Вот был шанс – почитать свое и понравиться самому Льговскому, которого Даня, конечно, узнал, потому что читал еще в Крыму, – он никогда не понимал, что из чего следует в писаниях этого человека, но за раздробленностью предполагал систему, и какова же должна быть система, если так хороши частности! Иногда, впрочем, ему казалось, что Льговский сам ходит вокруг ядра, но вглубь проникнуть не решается; правда заключалась в том, что он и ядра не видел, хотел заменить его любовью, но не сложилось. А может, ядра и нет, и мир нарочно так устроен, чтобы оно находилось вне его.

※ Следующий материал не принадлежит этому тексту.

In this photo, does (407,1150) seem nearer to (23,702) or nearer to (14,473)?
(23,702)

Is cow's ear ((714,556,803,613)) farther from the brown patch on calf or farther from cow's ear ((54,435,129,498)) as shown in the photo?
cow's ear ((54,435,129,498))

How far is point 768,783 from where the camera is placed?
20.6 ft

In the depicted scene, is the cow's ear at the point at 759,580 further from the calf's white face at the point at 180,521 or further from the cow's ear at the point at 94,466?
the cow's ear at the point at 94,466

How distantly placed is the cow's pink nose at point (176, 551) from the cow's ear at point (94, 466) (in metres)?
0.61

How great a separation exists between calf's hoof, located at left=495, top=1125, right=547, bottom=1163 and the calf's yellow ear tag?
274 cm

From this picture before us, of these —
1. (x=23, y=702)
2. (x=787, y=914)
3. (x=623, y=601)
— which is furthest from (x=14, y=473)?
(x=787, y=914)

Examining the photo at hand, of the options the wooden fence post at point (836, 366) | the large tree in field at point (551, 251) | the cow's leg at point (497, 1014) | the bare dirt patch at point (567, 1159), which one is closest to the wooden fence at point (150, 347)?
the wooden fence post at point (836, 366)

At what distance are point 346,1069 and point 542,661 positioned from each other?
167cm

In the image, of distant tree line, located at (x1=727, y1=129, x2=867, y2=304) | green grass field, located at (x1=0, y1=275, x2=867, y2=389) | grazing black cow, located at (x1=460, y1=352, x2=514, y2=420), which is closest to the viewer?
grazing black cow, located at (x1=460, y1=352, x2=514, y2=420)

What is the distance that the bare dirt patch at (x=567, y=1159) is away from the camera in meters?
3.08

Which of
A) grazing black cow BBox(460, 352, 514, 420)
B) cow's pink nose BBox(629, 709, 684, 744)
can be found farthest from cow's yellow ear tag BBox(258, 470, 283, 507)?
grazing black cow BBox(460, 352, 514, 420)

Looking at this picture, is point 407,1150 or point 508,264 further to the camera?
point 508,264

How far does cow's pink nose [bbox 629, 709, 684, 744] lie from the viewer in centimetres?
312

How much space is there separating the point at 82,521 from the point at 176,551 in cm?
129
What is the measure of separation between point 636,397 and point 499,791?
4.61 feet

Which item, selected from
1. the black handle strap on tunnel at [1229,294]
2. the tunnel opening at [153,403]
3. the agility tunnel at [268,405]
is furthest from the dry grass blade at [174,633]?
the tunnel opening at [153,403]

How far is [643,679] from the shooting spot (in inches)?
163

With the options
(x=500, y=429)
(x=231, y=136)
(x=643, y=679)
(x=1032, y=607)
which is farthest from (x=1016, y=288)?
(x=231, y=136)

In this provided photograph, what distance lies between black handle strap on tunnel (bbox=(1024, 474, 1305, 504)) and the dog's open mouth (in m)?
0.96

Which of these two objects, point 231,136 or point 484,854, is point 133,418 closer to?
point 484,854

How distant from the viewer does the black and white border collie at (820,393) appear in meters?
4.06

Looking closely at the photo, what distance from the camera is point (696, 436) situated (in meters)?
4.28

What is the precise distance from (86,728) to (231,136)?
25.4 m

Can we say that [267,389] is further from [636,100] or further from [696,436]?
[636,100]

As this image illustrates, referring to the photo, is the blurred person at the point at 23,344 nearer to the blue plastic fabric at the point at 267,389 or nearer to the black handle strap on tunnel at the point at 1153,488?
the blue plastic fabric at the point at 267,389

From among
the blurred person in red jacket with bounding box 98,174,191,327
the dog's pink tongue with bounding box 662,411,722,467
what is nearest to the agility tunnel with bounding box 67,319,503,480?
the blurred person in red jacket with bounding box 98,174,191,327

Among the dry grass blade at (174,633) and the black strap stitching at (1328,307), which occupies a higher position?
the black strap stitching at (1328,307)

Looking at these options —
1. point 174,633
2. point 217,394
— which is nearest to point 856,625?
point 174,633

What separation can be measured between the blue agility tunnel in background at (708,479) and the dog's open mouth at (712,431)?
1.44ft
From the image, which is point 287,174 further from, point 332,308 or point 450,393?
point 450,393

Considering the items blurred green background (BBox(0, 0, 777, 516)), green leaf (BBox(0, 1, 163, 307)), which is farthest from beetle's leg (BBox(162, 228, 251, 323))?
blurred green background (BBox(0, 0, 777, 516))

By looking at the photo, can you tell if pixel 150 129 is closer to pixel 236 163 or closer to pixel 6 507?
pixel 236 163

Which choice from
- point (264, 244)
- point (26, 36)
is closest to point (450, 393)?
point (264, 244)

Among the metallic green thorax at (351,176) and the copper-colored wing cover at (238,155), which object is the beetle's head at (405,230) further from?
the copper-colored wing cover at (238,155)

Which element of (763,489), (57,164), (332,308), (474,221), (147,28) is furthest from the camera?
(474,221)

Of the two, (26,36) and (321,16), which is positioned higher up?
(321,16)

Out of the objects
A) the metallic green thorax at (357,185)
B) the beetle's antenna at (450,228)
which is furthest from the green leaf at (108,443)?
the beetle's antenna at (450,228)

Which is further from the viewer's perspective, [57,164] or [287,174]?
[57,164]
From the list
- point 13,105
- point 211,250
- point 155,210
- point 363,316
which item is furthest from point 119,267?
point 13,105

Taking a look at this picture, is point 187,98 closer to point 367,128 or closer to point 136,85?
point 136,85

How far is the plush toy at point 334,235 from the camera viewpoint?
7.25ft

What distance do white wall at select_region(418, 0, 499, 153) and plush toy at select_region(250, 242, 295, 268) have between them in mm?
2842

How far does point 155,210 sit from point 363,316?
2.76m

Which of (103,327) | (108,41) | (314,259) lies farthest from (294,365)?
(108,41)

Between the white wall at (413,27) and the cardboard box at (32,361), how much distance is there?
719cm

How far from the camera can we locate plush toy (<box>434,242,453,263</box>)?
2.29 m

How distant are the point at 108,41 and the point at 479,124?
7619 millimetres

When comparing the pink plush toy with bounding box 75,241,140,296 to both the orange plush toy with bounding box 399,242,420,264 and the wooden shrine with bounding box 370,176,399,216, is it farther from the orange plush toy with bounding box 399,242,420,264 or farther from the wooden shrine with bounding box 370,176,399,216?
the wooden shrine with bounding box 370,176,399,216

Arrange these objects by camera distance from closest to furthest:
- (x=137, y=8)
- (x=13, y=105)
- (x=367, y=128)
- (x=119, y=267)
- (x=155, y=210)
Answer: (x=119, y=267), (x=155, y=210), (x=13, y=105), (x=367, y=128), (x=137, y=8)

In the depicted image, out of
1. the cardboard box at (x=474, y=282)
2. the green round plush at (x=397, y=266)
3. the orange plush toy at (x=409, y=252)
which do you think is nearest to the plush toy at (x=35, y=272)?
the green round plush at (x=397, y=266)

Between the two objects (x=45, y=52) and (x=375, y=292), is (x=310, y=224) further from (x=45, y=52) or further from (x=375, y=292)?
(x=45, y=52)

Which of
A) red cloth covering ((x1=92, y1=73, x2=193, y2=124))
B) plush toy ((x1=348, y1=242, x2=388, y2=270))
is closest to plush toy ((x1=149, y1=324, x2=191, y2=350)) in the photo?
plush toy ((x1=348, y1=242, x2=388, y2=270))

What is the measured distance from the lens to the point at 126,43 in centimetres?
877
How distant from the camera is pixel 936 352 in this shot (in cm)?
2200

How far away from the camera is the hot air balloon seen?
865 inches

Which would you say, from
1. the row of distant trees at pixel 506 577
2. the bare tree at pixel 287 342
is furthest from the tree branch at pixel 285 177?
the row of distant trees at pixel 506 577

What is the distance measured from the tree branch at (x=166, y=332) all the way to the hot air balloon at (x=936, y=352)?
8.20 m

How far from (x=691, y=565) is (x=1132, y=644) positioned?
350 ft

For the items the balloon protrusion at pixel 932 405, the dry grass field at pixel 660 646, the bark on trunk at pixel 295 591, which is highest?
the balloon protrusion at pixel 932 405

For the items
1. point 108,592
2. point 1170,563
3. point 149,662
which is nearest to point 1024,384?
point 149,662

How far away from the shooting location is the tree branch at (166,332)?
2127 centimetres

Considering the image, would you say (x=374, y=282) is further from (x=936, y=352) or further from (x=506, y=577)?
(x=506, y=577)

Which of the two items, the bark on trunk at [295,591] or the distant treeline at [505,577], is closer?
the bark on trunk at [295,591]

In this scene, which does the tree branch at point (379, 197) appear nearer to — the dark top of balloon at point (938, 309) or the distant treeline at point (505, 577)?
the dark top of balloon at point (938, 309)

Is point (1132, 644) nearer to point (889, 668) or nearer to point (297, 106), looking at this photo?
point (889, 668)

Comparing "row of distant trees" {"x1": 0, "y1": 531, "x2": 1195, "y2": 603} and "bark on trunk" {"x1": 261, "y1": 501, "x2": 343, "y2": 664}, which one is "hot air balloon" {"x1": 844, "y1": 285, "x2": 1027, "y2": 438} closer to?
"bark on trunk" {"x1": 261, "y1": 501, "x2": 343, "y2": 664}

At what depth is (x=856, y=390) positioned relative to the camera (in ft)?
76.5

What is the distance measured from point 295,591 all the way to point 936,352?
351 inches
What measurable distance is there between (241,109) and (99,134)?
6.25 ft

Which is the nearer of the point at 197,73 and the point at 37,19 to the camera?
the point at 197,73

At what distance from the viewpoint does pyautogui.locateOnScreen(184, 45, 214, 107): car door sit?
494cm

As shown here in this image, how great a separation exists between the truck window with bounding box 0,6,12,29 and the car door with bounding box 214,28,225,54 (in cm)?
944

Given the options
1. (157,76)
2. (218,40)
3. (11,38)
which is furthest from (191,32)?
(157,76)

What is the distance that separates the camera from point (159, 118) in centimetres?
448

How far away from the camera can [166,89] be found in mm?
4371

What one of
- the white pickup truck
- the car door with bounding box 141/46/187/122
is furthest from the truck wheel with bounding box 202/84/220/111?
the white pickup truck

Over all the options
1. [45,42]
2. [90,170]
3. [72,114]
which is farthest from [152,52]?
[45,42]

– Я, собственно, так, – сказал Даня, стыдясь, что поучаствовал в чужом разговоре. – Я пишу тоже, но читать стыдно. Я к Кугельскому пришел, хочу работать.

Рыжий, толстый и джентльмен переглянулись и засмеялись, и даже маленькая улыбнулась улыбкой злого дитяти.

– К Кугельскому, – не переспросил, а утвердительно повторил рыжий. – Почему к Кугельскому?

– Да я, собственно, не к нему, – совершенно смешался Даня, – я хотел предложить… писать в газету… но тут был он.

– Жалко, – сказал Барцев. – Надо бы к другому, но никого другого нет. А вы детское не пишете?

– Никогда не пробовал, – честно сказал Даня.

– Дело в том, – пояснил Барцев, – что Кугельский жопа.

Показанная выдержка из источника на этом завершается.